This obviously was meant to keep all us potential commies in the Petrova School of 1955 in line (and in line at the induction center, I suppose). And the point was driven home by the story’s end, which was a real kicker. After old Phil finally shuffled off this mortal coil and his remains were dropped into the briny deep, the crew discovered he’d made his own little American flag and had hidden it under his mattress.

I doubt there could be a more powerful object lesson for little kids thinking of defecting, especially since we were told it was historical fact. As I said, it was total BS — something I probably never learned till I was out of high school.

Honesty is the best policy?

The other tale told to us by schoolmarms who no doubt believed it themselves was George Washington and the cherry tree. According to this one, when he was a little boy, Washington chopped down his father’s cherry tree. When confronted by his father, little Geo said, “I can’t tell a lie, Pa; you know I can’t tell a lie. I did cut it with my hatchet.” And because he told the truth, Washington’s father didn’t punish him.

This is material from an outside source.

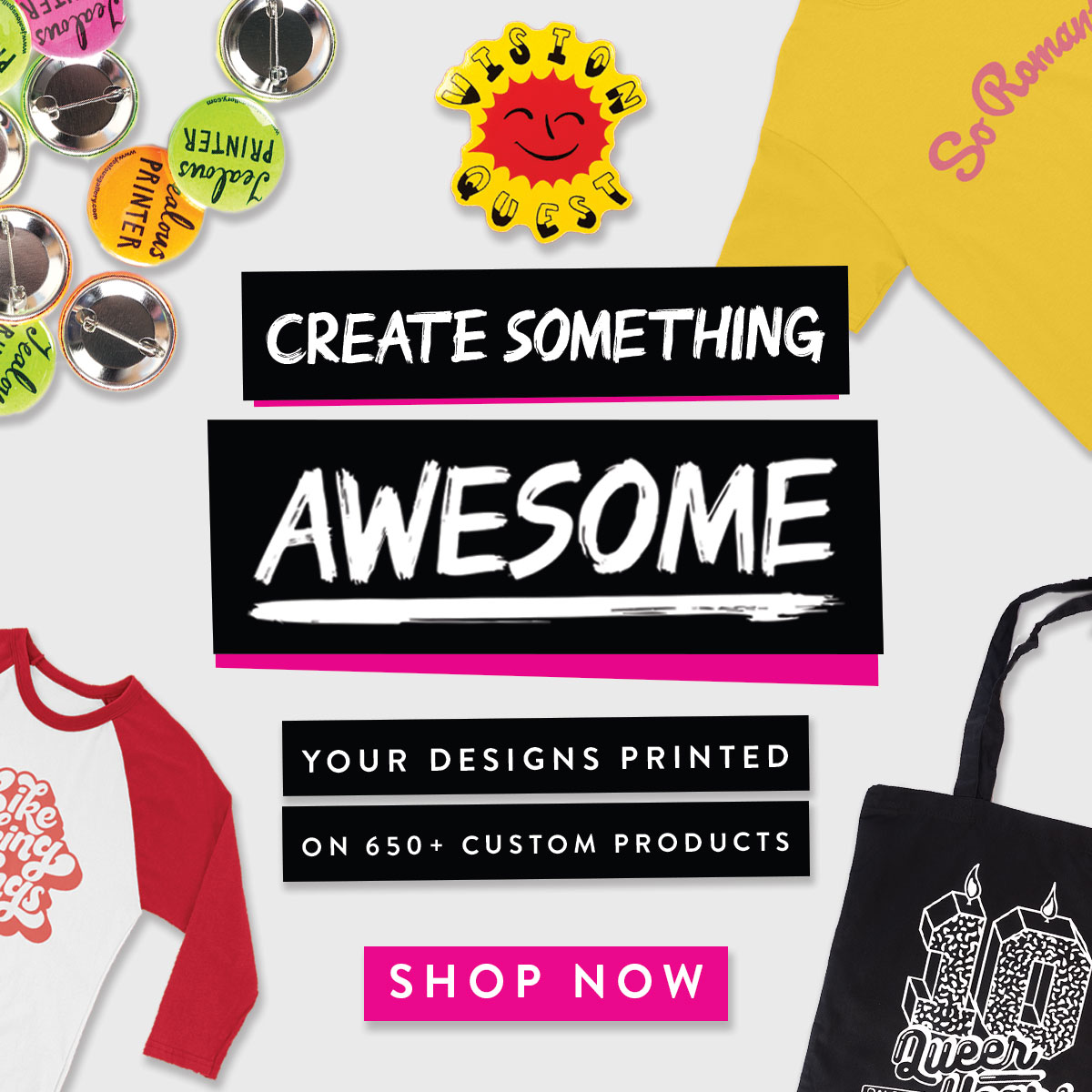 Awesome Merchandise | Custom Print, T-Shirts, Badges & much more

This, like The Man Without A Country, is also utter fabrication, written in an early biography of Washington. The author was a fabulist named Parson Weems, who was basically as full of crap as a Christmas goose. No matter, his tale of George and the cherry tree was given to us as historical fact, and we believed it, though I think I quit believing it fairly early in the game — especially when I saw what happened to me and my peers when we confessed our rascalities.

But the tale had widespread credence, even being repeated as far away as Asia, as told to me by Sam Grimone, who swears it’s true.

A Chinese father assembled his three sons and calmly asked them, “Who tipped the outhouse into the Yangtze River?”

“Not I,” said the first son.

“Not I,” said the second son.

“Not I,” said the third son.

“Now,” said the father, “let me tell you a relevant story. A great man, George Washington, when a young boy, chopped down his father’s cherry tree. When the father asked who did it, little George said he could not tell a lie, it was him. And because he was honest about it, his father spared him any punishment. Now I ask again, who tipped the outhouse into the Yangtze River?”

“Not I,” said the first son.

“Not I,” said the second son.

“I cannot tell a lie,” said the third son. “I did it.”

His father then took off his belt and whipped the bejammers out of the kid.

Between heaving sobs, the kid said to the father, “I don’t understand. When little George confessed to chopping down the cherry tree, his father didn’t punish him because he was honest. But when I admitted I tipped the outhouse into the Yangtze River, you still punished me. Why?”

“Because,” said the father, “at the time George Washington chopped down the cherry tree, his father was not in it.”